Budget Deal Whacks Medicare Providers
WASHINGTON — It’s hard to discern in the budget deal announced Tuesday night, but the bulk of its deficit savings come from fresh cuts to Medicare providers.
Under the proposal announced by Rep. Paul Ryan (R-Wis.) and Sen. Patty Murray (D-Wash.), chairs of their chambers’ respective budget committees, lawmakers will replace about two-thirds of the hated automatic cuts under budget sequestration (totaling $63 billion) for this year and next, and cut the deficit by about $23 billion.
That $23 billion — and then some — is explained in a short line in the summary of the deal: “The budget proposal saves $28 billion over ten years by requiring the President to sequester the same percentage of mandatory budgetary resources in 2022 and 2023 as will be sequestered in 2021 under current law,” it says.
“Mandatory budget resources” refers mostly to Medicare providers.
Under the Budget Control Act of 2011, which set up the sequester, so-called discretionary programs were subject to 5.1 percent across-the-board cuts when the Congress’ “supercommittee” failed to find targeted savings. Most “mandatory” programs, such as Social Security and Medicaid, were exempt. But Medicare was not, and was subject to a 2 percent cut aimed at providers, worth more than $120 billion over the 10 years of the sequester.
By extending the sequester for mandatory programs, Medicare providers — including hospitals — will have to take the hit for two more years.
Congressional staffers were not prepared to talk about the cuts on the record, but said it boiled down to Medicare providers being the least-painful target. Democrats, they noted, have not traditionally been strong supporters of preserving the payments to providers, being much more concerned with maintaining funds for beneficiaries. Republicans saw extending for two years cuts that are already in the law for mandatory programs as a simple way to add deficit reduction to the replacement of sequestration for discretionary programs.
“As far as finding $25 billion in deficit reductions, that’s a pretty easy place to get it,” one aide said.
But a trade group for publicly traded hospitals slammed the deal, saying it jeopardized seniors’ access to care.

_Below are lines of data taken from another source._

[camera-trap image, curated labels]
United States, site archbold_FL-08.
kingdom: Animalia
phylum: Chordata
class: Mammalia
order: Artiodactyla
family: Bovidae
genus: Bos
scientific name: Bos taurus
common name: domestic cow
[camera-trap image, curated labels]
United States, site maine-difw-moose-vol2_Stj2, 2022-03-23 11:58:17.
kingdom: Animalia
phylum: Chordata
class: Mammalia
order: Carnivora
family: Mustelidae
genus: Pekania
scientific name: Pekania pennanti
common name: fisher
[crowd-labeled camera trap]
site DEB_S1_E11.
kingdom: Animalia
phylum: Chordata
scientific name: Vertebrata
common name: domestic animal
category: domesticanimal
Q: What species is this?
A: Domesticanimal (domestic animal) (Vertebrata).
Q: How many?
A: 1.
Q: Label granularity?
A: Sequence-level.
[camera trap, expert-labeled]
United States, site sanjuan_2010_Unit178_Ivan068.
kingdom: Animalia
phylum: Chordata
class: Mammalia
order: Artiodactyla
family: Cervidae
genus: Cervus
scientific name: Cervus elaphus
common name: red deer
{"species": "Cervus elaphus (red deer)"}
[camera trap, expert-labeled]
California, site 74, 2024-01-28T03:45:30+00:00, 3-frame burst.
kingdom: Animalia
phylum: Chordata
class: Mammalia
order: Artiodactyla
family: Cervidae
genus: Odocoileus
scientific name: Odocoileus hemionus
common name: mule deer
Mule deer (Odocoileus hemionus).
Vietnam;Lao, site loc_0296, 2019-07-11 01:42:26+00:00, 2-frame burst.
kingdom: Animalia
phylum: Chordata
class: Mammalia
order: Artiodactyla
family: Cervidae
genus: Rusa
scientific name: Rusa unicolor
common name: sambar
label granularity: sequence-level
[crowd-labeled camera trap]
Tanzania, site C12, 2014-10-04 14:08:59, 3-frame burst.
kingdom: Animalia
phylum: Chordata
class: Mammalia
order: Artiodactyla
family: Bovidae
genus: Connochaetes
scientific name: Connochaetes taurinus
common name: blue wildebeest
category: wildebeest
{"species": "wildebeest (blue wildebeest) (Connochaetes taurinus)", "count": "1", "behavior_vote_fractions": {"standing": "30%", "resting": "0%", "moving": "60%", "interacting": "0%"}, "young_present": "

“America’s hospitals have grave concerns about the Murray-Ryan proposed budget agreement and urge Members of Congress to oppose it,” Chip Kahn, president of the Federation of American Hospitals, said in a statement. “The budget agreement threatens access to critical health care services for seniors by trading off Medicare cuts for increases in government and defense spending today. Rather than providing relief to the arbitrary Medicare sequester cuts, this agreement maintains the current cuts and extends these cuts into the future. It sustains bad budget policy under the guise of solving real mandatory spending issues facing this country.”